Saved entries
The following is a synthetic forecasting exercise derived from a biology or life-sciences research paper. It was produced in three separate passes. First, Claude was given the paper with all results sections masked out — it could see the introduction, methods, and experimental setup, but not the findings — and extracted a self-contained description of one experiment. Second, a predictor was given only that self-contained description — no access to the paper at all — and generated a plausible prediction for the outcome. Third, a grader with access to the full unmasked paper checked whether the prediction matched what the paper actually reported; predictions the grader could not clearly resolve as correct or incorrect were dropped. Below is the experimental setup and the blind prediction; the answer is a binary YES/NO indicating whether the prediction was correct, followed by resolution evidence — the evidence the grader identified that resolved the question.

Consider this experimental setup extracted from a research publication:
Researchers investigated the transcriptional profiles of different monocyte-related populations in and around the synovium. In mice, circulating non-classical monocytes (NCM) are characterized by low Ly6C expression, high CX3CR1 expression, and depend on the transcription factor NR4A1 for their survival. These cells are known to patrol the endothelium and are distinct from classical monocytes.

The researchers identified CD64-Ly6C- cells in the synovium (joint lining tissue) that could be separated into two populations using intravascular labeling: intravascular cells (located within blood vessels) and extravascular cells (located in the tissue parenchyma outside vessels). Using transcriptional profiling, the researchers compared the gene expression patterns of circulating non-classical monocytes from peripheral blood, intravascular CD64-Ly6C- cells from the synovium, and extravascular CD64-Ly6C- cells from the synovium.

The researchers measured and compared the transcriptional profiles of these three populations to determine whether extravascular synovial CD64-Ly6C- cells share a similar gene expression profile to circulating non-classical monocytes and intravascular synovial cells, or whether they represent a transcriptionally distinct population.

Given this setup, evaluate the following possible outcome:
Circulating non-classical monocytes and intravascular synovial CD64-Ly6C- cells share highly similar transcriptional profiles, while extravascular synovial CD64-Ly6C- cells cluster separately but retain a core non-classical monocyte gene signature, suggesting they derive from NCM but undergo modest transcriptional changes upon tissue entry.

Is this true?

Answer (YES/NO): NO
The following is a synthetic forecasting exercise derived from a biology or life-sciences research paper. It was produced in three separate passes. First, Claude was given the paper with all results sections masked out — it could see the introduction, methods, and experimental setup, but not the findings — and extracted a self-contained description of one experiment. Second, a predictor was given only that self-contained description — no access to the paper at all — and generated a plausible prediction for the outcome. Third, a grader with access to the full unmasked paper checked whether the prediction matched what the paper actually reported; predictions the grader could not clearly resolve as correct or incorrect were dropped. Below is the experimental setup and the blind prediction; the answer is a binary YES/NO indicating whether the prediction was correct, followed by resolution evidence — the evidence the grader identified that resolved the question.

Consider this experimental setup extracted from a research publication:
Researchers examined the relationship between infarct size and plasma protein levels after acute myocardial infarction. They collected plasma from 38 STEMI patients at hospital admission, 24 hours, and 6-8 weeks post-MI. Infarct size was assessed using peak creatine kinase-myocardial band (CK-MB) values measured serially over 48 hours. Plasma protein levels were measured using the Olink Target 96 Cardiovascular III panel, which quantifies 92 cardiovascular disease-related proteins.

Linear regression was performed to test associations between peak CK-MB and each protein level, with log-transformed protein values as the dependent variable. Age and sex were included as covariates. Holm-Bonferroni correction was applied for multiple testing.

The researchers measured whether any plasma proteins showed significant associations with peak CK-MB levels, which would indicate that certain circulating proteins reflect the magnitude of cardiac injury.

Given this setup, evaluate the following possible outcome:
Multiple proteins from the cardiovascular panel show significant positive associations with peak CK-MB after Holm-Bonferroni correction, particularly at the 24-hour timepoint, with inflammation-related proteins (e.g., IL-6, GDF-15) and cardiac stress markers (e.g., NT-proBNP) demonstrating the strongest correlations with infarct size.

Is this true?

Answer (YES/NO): NO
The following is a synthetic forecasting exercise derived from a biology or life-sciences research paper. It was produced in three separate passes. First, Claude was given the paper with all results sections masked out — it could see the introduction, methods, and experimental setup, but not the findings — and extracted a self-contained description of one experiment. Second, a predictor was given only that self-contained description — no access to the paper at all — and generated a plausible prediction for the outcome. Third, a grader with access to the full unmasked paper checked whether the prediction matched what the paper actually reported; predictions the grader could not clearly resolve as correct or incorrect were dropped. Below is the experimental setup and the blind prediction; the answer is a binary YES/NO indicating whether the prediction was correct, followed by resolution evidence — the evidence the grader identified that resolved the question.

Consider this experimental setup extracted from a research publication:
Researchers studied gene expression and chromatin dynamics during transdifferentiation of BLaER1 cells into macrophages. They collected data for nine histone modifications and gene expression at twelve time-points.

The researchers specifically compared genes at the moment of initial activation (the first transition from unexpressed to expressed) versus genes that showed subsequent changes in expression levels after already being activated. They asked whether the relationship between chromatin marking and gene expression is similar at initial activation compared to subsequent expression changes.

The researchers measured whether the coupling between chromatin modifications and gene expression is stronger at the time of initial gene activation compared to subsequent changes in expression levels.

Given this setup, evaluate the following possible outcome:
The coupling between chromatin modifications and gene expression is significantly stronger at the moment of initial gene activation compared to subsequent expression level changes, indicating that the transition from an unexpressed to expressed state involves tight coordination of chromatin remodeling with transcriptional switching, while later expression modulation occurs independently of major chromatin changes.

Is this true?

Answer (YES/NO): YES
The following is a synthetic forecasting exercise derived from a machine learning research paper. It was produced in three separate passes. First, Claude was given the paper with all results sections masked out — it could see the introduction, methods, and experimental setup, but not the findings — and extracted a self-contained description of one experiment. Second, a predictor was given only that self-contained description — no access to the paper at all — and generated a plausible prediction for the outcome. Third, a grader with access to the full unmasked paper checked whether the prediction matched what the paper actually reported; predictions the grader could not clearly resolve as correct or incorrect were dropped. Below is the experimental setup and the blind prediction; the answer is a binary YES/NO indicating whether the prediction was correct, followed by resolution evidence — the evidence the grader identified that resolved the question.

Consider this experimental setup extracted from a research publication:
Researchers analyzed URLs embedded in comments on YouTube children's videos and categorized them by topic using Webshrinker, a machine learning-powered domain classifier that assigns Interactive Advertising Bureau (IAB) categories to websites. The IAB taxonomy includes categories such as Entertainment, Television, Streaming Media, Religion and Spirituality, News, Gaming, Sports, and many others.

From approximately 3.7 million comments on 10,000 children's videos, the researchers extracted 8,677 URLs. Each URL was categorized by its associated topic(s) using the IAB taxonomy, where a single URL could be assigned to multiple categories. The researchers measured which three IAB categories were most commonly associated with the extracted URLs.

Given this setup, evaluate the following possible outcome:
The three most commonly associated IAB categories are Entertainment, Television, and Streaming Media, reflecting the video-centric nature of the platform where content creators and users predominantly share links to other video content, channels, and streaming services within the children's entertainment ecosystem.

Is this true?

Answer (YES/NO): YES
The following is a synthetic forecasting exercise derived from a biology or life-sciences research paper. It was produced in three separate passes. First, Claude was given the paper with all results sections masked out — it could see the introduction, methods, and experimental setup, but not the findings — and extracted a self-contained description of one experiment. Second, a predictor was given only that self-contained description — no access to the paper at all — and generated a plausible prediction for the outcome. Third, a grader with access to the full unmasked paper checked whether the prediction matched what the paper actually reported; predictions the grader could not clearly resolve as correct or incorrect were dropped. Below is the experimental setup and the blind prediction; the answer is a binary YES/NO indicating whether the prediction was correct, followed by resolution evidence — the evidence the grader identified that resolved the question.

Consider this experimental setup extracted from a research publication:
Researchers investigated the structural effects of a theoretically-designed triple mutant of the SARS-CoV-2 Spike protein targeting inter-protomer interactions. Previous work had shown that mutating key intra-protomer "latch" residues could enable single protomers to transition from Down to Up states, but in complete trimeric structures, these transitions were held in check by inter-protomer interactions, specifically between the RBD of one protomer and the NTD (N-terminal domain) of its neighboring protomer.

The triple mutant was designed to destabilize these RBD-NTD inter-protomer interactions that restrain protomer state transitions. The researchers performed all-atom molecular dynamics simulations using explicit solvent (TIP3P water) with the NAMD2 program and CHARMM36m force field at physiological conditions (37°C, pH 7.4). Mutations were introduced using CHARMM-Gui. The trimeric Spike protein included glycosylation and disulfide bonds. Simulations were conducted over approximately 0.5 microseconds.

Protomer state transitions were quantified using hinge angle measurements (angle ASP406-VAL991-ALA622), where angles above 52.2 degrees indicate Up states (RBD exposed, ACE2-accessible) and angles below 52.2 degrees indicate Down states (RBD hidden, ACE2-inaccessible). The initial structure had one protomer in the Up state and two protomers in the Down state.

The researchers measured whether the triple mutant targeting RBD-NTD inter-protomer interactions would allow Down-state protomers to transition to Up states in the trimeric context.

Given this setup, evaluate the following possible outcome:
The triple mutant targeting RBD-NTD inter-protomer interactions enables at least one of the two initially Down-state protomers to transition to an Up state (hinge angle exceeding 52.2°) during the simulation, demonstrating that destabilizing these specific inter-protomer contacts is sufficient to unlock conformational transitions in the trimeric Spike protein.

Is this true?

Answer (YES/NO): YES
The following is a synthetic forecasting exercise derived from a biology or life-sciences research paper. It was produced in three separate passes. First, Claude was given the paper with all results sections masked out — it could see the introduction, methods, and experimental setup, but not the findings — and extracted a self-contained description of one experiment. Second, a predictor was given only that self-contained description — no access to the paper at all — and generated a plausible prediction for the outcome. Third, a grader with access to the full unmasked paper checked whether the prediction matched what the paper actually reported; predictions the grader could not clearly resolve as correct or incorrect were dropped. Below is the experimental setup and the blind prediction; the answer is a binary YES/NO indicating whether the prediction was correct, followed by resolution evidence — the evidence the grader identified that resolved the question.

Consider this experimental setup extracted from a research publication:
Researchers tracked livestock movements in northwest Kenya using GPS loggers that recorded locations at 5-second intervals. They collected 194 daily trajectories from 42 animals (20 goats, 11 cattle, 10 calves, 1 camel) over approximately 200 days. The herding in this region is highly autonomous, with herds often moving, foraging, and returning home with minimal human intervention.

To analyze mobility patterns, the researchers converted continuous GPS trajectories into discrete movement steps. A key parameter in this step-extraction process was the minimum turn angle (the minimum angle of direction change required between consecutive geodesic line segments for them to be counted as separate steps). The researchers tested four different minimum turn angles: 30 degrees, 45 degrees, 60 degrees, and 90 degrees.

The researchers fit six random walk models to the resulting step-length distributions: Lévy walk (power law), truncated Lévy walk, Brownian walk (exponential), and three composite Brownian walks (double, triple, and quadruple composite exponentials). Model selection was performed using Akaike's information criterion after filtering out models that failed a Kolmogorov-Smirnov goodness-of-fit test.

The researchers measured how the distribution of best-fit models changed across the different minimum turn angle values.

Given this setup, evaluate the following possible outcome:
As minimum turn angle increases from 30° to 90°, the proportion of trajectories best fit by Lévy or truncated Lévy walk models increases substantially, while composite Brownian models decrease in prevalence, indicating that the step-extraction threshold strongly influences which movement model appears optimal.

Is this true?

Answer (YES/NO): YES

▶ **Activity**:
Scan each line above for the string "included". Give the tally and nothing else.

▶ **Response below**:
2